I have seen several stories recently about doctors refusing to take any form of insurance.  Here is one I just found.  For some time I have thought that third party payers are a major mover behind rising medical costs.  Not because of simple greed though that does enter into it in some cases.  Rather because of the wall that third party places between the provider of the medical service and the recipient of it.  Neither of the doctor nor the patient have much control of amount paid.  That is the function of the insurer.  I read one story where one of the doctors recounted the maze of paperwork that required dedicated employees to handle and the time lost dealing with denied claims and other such matters.  That doctor was able to streamline his paperwork, reduce his staff and spend more time with his patients while charging less.

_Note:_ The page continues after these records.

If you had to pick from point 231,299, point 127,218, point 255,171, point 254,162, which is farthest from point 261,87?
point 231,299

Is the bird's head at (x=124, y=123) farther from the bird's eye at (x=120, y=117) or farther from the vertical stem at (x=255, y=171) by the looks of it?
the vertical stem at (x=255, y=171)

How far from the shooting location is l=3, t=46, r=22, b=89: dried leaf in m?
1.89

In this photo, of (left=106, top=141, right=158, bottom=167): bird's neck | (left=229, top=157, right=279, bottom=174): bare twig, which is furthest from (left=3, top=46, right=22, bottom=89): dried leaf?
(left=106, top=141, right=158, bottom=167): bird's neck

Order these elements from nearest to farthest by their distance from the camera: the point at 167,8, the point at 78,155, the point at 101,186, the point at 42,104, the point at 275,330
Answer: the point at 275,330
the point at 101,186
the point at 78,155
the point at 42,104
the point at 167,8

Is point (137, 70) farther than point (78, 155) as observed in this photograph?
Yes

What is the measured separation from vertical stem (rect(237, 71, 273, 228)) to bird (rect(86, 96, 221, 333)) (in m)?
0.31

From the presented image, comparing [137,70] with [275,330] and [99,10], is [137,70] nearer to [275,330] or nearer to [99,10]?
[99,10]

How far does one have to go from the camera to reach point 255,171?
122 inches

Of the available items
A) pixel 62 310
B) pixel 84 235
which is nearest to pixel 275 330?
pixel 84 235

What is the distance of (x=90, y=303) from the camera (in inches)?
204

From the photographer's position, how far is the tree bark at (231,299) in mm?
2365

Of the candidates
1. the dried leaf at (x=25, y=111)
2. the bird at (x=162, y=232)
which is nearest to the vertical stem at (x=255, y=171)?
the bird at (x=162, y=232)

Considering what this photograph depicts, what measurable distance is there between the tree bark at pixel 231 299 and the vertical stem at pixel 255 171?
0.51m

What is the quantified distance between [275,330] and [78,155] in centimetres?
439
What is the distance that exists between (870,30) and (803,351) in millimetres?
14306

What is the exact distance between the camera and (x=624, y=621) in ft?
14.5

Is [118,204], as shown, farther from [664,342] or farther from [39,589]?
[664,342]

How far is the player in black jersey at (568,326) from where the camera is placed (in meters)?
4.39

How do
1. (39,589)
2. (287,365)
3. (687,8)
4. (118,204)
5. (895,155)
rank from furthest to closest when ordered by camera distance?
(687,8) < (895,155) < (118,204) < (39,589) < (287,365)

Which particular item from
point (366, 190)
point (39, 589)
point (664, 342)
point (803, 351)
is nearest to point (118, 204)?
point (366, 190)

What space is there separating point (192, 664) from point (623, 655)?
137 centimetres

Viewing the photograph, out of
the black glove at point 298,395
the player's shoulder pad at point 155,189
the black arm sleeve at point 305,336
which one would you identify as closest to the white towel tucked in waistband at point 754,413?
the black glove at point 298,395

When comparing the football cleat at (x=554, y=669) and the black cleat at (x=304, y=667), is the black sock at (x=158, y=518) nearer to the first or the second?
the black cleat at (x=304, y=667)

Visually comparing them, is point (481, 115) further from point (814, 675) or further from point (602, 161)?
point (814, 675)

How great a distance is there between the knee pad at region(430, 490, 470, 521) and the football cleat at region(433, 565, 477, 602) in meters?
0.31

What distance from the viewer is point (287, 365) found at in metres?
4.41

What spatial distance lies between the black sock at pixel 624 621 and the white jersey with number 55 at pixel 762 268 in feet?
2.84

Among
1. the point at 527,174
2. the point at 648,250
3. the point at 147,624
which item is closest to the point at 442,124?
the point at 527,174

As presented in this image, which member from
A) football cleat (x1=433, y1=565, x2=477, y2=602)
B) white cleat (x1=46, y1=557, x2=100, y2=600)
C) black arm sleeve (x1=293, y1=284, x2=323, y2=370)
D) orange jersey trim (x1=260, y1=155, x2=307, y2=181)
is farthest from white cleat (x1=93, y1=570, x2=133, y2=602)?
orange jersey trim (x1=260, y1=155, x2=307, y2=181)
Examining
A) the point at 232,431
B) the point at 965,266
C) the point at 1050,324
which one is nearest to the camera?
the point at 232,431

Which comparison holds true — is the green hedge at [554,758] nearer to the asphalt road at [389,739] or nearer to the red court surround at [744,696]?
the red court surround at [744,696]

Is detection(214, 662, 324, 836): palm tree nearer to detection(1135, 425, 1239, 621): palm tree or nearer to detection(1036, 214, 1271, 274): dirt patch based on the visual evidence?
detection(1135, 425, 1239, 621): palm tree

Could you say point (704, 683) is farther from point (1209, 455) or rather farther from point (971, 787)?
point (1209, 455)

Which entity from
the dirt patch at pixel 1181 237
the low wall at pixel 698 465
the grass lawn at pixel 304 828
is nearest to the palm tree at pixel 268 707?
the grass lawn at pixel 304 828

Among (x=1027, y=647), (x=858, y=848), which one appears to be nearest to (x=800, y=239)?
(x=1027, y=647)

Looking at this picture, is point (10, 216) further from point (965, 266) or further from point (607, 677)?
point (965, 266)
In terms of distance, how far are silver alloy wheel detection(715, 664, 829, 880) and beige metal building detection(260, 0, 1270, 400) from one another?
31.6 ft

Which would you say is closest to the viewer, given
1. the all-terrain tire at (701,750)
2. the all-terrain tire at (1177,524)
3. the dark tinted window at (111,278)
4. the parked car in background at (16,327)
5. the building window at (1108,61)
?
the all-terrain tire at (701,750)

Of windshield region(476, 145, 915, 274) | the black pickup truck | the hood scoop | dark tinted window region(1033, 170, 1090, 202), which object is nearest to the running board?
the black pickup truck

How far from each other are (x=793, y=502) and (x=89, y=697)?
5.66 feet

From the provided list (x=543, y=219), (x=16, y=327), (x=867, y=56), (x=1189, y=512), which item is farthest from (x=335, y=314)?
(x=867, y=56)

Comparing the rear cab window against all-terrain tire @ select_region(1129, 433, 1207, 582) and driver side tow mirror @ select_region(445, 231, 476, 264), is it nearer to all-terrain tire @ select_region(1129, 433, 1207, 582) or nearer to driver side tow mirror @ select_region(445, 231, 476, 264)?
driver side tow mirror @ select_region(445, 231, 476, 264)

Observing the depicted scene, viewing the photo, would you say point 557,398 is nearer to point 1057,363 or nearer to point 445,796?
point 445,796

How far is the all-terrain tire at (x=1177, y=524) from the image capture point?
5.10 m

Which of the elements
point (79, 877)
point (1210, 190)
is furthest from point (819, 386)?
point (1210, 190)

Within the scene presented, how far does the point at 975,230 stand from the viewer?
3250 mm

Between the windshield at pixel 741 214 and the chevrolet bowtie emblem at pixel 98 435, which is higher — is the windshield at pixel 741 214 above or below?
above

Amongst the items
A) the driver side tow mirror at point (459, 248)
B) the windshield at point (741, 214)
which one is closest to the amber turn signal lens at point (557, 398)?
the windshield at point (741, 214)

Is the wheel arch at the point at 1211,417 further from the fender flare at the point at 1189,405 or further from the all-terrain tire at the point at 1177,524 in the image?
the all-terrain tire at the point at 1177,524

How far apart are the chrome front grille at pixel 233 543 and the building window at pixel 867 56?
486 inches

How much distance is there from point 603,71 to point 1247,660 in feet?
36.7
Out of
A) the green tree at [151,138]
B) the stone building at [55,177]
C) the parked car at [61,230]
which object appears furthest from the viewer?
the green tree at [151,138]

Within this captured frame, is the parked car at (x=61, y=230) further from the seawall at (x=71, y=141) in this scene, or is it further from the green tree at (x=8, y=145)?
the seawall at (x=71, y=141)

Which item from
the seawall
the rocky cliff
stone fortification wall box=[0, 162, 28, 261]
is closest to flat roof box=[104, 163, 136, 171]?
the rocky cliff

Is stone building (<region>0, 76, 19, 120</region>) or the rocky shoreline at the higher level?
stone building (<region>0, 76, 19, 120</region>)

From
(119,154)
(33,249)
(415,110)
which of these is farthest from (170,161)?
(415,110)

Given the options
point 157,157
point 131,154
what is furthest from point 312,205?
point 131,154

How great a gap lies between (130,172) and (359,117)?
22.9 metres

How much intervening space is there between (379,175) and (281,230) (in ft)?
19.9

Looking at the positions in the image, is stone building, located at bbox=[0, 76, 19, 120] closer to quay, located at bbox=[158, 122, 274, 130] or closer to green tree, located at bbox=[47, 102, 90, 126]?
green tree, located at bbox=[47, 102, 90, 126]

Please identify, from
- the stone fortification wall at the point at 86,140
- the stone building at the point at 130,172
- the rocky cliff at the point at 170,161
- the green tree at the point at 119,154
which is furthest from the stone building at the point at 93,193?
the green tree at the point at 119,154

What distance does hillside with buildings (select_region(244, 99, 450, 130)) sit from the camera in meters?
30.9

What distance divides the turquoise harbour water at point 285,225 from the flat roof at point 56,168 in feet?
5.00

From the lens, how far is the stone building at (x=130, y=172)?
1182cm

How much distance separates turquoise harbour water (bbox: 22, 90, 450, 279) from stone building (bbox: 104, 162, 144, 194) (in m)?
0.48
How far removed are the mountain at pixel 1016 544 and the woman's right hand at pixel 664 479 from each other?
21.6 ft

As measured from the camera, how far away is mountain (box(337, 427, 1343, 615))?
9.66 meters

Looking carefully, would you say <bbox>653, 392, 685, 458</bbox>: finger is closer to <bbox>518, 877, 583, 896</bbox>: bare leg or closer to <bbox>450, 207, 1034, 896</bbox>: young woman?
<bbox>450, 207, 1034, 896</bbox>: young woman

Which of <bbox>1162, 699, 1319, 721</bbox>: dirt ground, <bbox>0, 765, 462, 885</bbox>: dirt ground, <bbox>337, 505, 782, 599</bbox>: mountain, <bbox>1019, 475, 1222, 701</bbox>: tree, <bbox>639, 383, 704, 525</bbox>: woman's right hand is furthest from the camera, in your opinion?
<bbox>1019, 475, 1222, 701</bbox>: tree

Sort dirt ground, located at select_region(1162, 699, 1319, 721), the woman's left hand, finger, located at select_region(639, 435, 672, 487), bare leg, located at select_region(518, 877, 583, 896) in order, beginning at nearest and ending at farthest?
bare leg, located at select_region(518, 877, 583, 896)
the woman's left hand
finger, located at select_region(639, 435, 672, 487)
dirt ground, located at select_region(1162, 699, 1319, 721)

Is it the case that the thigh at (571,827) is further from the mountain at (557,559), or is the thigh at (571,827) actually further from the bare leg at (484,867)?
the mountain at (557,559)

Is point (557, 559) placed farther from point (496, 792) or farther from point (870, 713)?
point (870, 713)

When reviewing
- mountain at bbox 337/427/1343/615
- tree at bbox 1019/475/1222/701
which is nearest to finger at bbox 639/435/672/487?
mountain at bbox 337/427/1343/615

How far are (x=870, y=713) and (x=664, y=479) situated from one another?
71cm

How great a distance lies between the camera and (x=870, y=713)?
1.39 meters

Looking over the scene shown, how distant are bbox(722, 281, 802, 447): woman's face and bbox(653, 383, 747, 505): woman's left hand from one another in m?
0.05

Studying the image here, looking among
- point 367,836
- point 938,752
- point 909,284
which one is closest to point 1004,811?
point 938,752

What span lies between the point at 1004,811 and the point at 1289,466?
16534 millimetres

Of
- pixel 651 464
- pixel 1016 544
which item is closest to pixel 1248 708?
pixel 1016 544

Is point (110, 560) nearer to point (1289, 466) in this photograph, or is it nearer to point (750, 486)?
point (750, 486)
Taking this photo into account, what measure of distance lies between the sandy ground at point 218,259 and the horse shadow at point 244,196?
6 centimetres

On the matter of insurance this little item attracted my notice and I am sure that the sentiments aren't limited to Canada.  Our tornado season is making up for lost time and the costs are escalating.  The main point with both disaster insurance and health insurance is that the companies are profit-making businesses.  So the costs have to be passed on or made up somewhere.  They will charge their customers more in premiums, restrict what those premiums will pay for, or limit what they will pay the providers of the services involved.  In the end the insured party has to pay for all.  It might be better to pay the providers directly and cut out the middle men.